### WORK REQUIRED
Your answer should be the lines below from the one with "ಸ್ಪೇನ್ ಹಾಗೂ ಪೋರ್ಚುಗಲ್" to the one with "Il testo 03.", both included, given again exactly and with nothing added.

### GIVEN ENTRIES
--
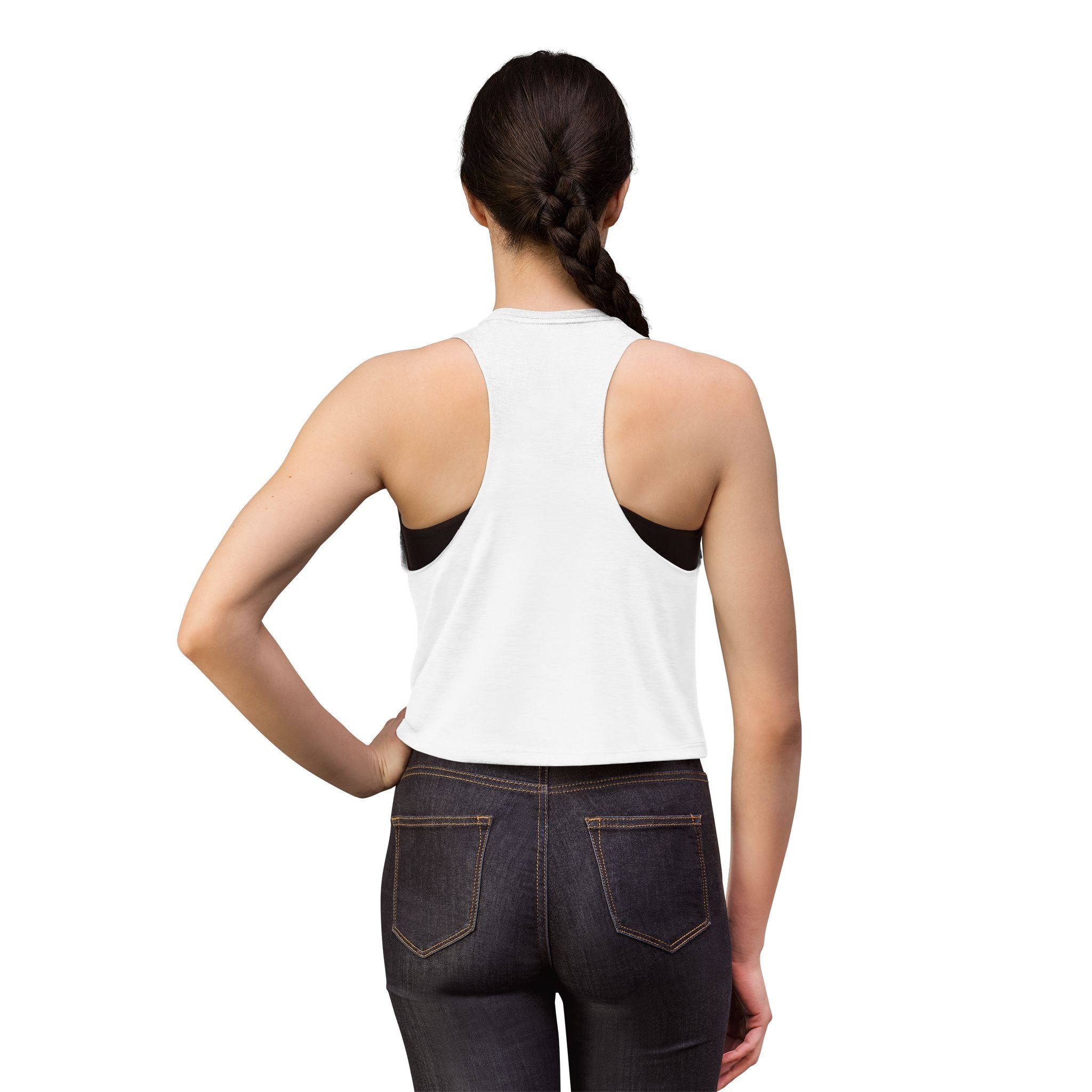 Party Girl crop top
--
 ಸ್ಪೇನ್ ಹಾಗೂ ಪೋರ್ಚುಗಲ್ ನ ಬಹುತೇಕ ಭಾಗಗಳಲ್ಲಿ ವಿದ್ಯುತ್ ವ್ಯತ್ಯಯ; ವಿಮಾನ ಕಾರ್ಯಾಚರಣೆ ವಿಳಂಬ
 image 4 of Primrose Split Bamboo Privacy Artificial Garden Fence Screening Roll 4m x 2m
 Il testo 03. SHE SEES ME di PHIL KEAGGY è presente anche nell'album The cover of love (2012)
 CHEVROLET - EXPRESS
--
### EXERCISE ANSWER
 ಸ್ಪೇನ್ ಹಾಗೂ ಪೋರ್ಚುಗಲ್ ನ ಬಹುತೇಕ ಭಾಗಗಳಲ್ಲಿ ವಿದ್ಯುತ್ ವ್ಯತ್ಯಯ; ವಿಮಾನ ಕಾರ್ಯಾಚರಣೆ ವಿಳಂಬ
 image 4 of Primrose Split Bamboo Privacy Artificial Garden Fence Screening Roll 4m x 2m
 Il testo 03. SHE SEES ME di PHIL KEAGGY è presente anche nell'album The cover of love (2012)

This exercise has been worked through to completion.